- THE TASK
Keep the pictures out of the copy and print all the entries below exactly.

[Collection entries]
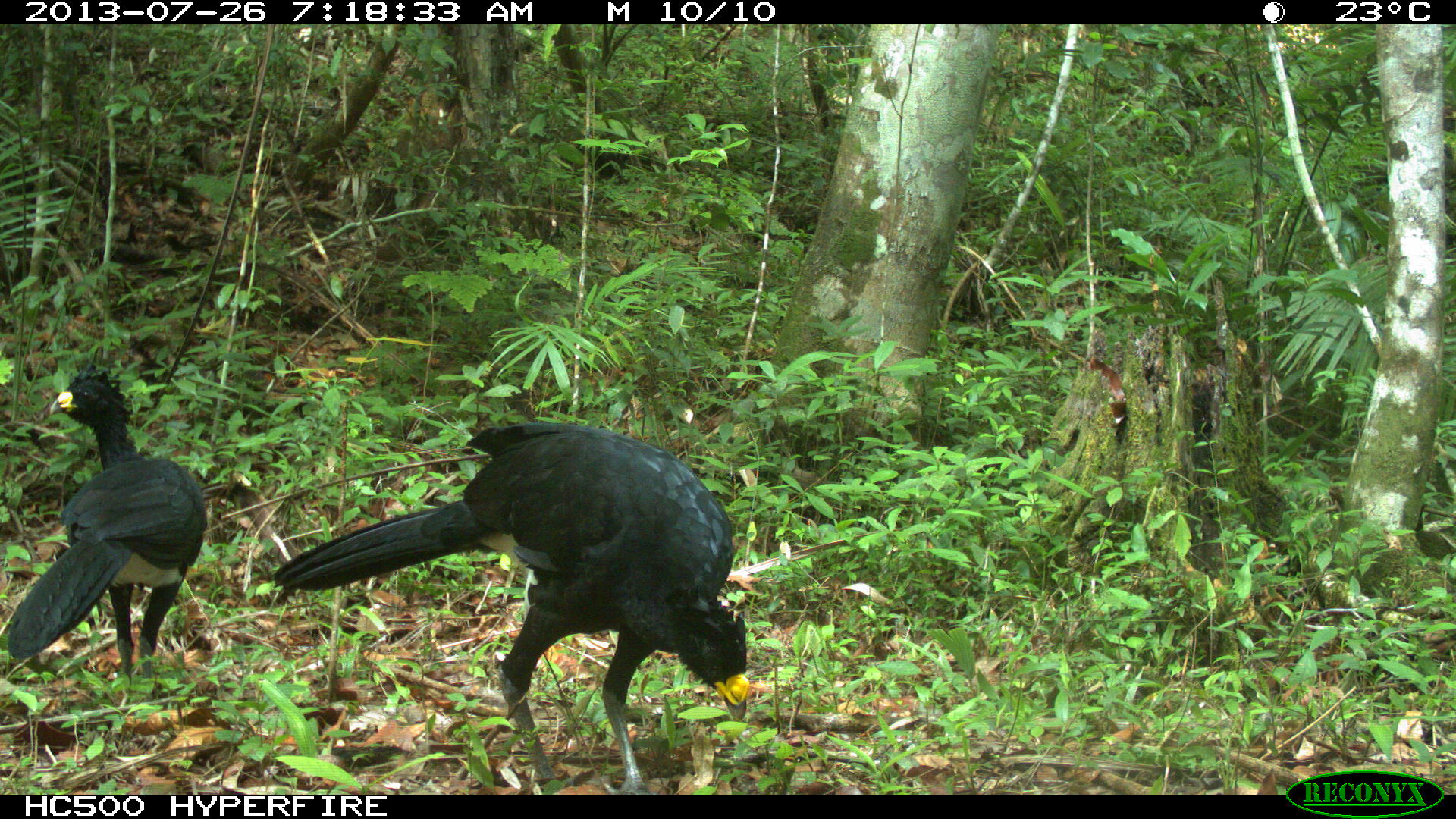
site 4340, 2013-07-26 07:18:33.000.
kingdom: Animalia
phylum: Chordata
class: Aves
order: Galliformes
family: Cracidae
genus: Crax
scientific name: Crax rubra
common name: great curassow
Crax rubra (great curassow), count 2, sex male.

- RESPONSE AREA
site 4340, 2013-07-26 07:18:33.000.
kingdom: Animalia
phylum: Chordata
class: Aves
order: Galliformes
family: Cracidae
genus: Crax
scientific name: Crax rubra
common name: great curassow
Crax rubra (great curassow), count 2, sex male.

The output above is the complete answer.